### WHAT TO WORK ON
In the forum thread on pigeon flight pens, why did DaveD put a wire floor under the gravel and sand?

In most cases "chicken wire" won't cut it...I've had cats claw their way right through it, and to a ****? Ha! just a small challenge....

If you can, build it so that the "door" from loft to fly pen can be closed and hooked shut from the inside. ***** can open hooks, remember. And once inside, they will devastate a loft.


----------



## DaveD (Jul 9, 2001)

The biggest problem i've had with the chicken wire is it tends to pop loose in the wind, as the pen shifts. Guess I should've used those heaver staples to begin with, lol. 

Thanks to you veronica. . .i got motivated today talking about flight pens, I spent a couple hours taking my winter tarps down and they're all enjoying it now. 

Rats are a major problem (see the topic "who done it" here.) On that topic. . . my rat who got a few birds and eggs was killed by the cat this morning as I cleaned. . . I was sure the cat was to blame. . and he's the hero of the day, lol. 

Oppossum's are a major concern!! They tend to burrow under the wire to get into the pen. . .keeping that in mind, there is a wire floor under all the gravel and sand here. 

One setup i've seen pics of but didn't use is a thick wire fencing, with chicken wire on the inside. The chicken wire will prevent escapes, (esp. in a small breed. . .like doves) while the thicker wire will keep out raccoons and such. I only used the thick wire in the flooring of the pen due to the cost, however.

### SOURCE DATA
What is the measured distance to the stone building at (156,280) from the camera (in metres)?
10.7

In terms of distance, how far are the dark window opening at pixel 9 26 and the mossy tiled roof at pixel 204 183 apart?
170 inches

### THE OUTPUT
Opossums tend to burrow under the wire to get into the pen.